Work to do | Copy out all of the rows below word for word, leaving out the pictures.

— start of Dataset records —

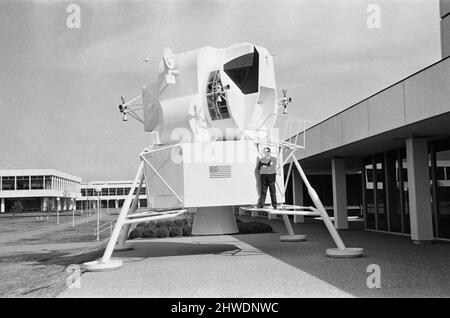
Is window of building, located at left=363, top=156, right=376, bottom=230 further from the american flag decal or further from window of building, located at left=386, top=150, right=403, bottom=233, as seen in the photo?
the american flag decal

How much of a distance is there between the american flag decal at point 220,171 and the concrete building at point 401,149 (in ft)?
17.6

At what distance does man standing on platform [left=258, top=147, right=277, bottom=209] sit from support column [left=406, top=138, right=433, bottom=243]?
18.7 ft

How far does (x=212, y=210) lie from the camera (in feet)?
64.4

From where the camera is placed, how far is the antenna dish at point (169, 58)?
16872 mm

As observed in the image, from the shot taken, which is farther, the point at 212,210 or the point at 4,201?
the point at 4,201

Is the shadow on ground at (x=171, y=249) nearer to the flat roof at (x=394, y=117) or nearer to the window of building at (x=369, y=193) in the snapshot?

— end of Dataset records —

Answer for this exercise |
Is window of building, located at left=363, top=156, right=376, bottom=230 further from the american flag decal or further from window of building, located at left=386, top=150, right=403, bottom=233, as seen in the photo?
the american flag decal

How much of a distance is there between the american flag decal at point 220,171 and the concrete building at point 401,149 (in ft)?
17.6

At what distance does man standing on platform [left=258, top=147, right=277, bottom=209] sit from support column [left=406, top=138, right=433, bottom=243]?
18.7 ft

How far does (x=212, y=210) lie from the camera (in feet)?
64.4

From where the camera is placed, how far is the antenna dish at point (169, 58)?
16872 mm

As observed in the image, from the shot taken, which is farther, the point at 212,210 or the point at 4,201?
the point at 4,201

Is the shadow on ground at (x=171, y=249) nearer to the flat roof at (x=394, y=117) or nearer to the window of building at (x=369, y=193) in the snapshot?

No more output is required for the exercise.